§ Goal: Reproduce exactly the line in which "How far from" occurs and all the lines after it, ending with the last line.

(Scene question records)
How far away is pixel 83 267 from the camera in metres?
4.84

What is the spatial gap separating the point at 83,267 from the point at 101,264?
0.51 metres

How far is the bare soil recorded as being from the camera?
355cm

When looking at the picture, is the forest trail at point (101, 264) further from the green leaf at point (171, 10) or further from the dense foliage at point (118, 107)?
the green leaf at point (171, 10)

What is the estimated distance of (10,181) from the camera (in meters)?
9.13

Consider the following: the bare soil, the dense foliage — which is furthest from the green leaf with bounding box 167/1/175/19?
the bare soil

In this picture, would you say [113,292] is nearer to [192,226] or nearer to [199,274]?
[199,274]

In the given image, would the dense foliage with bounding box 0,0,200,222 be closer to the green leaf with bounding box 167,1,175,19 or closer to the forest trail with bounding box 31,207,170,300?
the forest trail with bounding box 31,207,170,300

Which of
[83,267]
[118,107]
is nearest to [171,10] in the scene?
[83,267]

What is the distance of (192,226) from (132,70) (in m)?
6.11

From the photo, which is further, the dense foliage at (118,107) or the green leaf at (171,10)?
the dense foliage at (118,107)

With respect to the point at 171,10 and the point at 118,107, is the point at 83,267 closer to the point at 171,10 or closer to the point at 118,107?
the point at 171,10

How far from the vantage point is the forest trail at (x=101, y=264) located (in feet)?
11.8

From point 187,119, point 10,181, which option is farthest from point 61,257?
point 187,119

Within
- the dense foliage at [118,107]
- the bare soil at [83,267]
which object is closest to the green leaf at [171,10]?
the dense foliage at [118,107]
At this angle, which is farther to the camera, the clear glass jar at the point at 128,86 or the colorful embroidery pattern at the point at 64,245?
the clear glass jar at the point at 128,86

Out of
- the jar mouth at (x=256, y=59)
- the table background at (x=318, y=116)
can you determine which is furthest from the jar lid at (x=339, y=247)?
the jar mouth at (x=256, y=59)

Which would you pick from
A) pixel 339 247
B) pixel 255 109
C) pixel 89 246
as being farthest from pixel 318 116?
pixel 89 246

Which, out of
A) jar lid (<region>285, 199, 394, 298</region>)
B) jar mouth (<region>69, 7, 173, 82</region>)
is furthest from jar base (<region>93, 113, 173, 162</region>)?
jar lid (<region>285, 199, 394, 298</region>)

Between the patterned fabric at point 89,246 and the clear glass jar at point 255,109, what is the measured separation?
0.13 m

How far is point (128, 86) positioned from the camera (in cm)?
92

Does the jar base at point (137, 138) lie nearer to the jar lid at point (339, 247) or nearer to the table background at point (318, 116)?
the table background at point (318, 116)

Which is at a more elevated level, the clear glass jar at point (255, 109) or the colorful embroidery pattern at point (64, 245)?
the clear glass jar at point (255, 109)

§ Written solution:
How far from the vantage point is the forest trail at (x=101, y=264) located (in feet)?
11.8

From point 187,119, point 10,181, which option is farthest from point 61,257?
point 187,119

Within
- the dense foliage at [118,107]
- the bare soil at [83,267]
which object is closest to the green leaf at [171,10]?
the dense foliage at [118,107]
At this angle, which is farther to the camera, the clear glass jar at the point at 128,86 or the colorful embroidery pattern at the point at 64,245?
the clear glass jar at the point at 128,86

Out of
- the jar mouth at (x=256, y=59)
- the table background at (x=318, y=116)
can you determine which is furthest from the jar lid at (x=339, y=247)?
the jar mouth at (x=256, y=59)

Which would you pick from
A) pixel 339 247
B) pixel 255 109
C) pixel 89 246
as being farthest from pixel 318 116?
pixel 89 246

Which, out of
A) jar lid (<region>285, 199, 394, 298</region>)
B) jar mouth (<region>69, 7, 173, 82</region>)
is furthest from jar base (<region>93, 113, 173, 162</region>)?
jar lid (<region>285, 199, 394, 298</region>)

Between the patterned fabric at point 89,246 and the clear glass jar at point 255,109, what is the measured separation?
0.13 m

How far is point (128, 86) positioned from the camera (in cm)?
92

Does the jar base at point (137, 138) lie nearer to the jar lid at point (339, 247) or nearer to the table background at point (318, 116)?
the table background at point (318, 116)

Which is at a more elevated level, the clear glass jar at point (255, 109) or the colorful embroidery pattern at point (64, 245)?
the clear glass jar at point (255, 109)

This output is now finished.